Here is an introduction to the common window analyzer functions in major databases.RANK()OVER()LAG() 。

  1. RANK() Function.

    • This function first appeared in the IBM DB2 database, dating back to 1993.
    • Subsequently, in the 2000 release of Oracle9i, Oracle introduced theRANK() function.
    • Microsoft SQL Server, on the other hand, has added a new version of SQL Server to the 2005 version of SQL Server.RANK() function support.
    • RANK() The introduction of functions provides data analysts and developers with a more flexible and powerful sorting method, which greatly improves the efficiency of data analysis.
    • The RANK() function is used to assign a rank value to rows in a data set.
      It will sort the rows according to the specified columns (or expressions) and then assign a rank value to each row.
      If there are multiple rows with the same value, they will receive the same rank, and the rank value of subsequent rows will be incremented accordingly.
      This function is useful when you need to sort data and get ranking information, such as finding the top 5 products in terms of sales.

  2. OVER() Clause.

    • OVER() Clauses first appeared in the OLAP (Online Analytical Processing) domain back in the 1990s.
    • Oracle introduced in the 2000 Oracle9i release theOVER() clause, making the use of window functions more convenient and flexible.
    • Microsoft SQL Server has also added support for theOVER() clause support.
    • OVER() The introduction of clauses greatly simplifies the complex task of data analysis and improves the efficiency of developers.
    • The OVER() clause is used to define the scope of the window function.
      It is possible to specify a range of row groups, thus allowing the window function to perform calculations within that range.
      Common uses include: calculating moving averages, calculating cumulative values, and calculating rankings.

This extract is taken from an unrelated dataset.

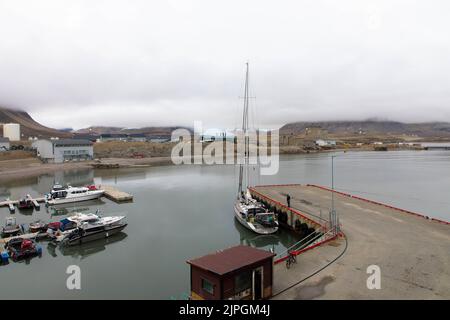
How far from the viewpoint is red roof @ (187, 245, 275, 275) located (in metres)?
11.5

  3. LAG() cap (a poem)LEAD() Function.

    • These two functions first appeared in the IBM DB2 database, dating back to 2001.
    • Oracle introduced in the 2006 Oracle 10g release theLAG() cap (a poem)LEAD() function.
    • Microsoft SQL Server added support for these two functions in the 2008 version of SQL Server 2008.
    • LAG() cap (a poem)LEAD() The introduction of the function makes it easier and more efficient to analyze the time series and compare the data.
    • The LAG() function is used to get the value of the N rows before the current row.
      The LEAD() function is used to get the value of the line N lines after the current line.
      These two functions are very useful for time series analysis and data comparison, for example.
      Calculate the difference between current sales and last month's sales
      Determine whether the current quarter's performance is higher than that of the previous quarter

In addition to common window functions such as Rank, Lag, and Over, SQL provides a number of other useful window functions, including.

  1. Row_Number(): assigns a unique number to each row in the partition, counting from 1.

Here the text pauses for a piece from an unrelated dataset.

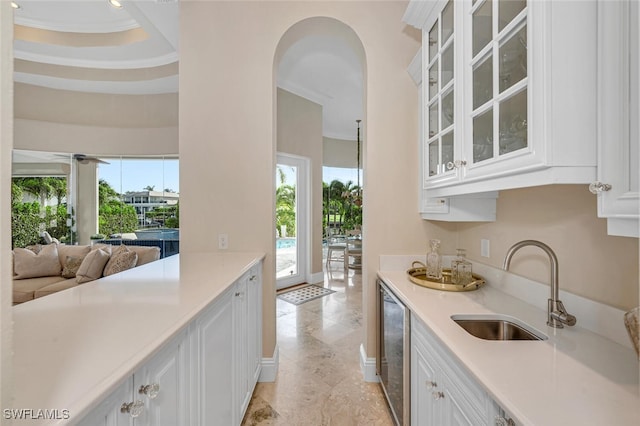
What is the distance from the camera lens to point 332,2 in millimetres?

  2. Partition_By: can be used together with other window functions to specify the basis of window partitioning.

  3. First_Value() and Last_Value(): get the first and last value in the window respectively.

  4. Ntile(): distributes the rows in the partition equally among the specified number of groups.

  5. Ratio_To_Report(): calculates the ratio of the current row value to the total value of the partition.

  6. Cume_Dist(): calculates the ratio of the number of rows whose current row is less than or equal to its own value to the total number of rows in the partition.

  7. Percent_Rank(): Calculates the percentile rank of the current row within the partition.

  8. Dense_Rank(): similar to Rank(), but without the concatenation of serial numbers.

These commonly used window functions are the product of the development of database technology, with the increasing demand for OLAP and data analysis, database vendors continue to improve and refine these functions, making data analysis work more simple and efficient. The introduction of these window functions, greatly promoting the development of the field of data analysis.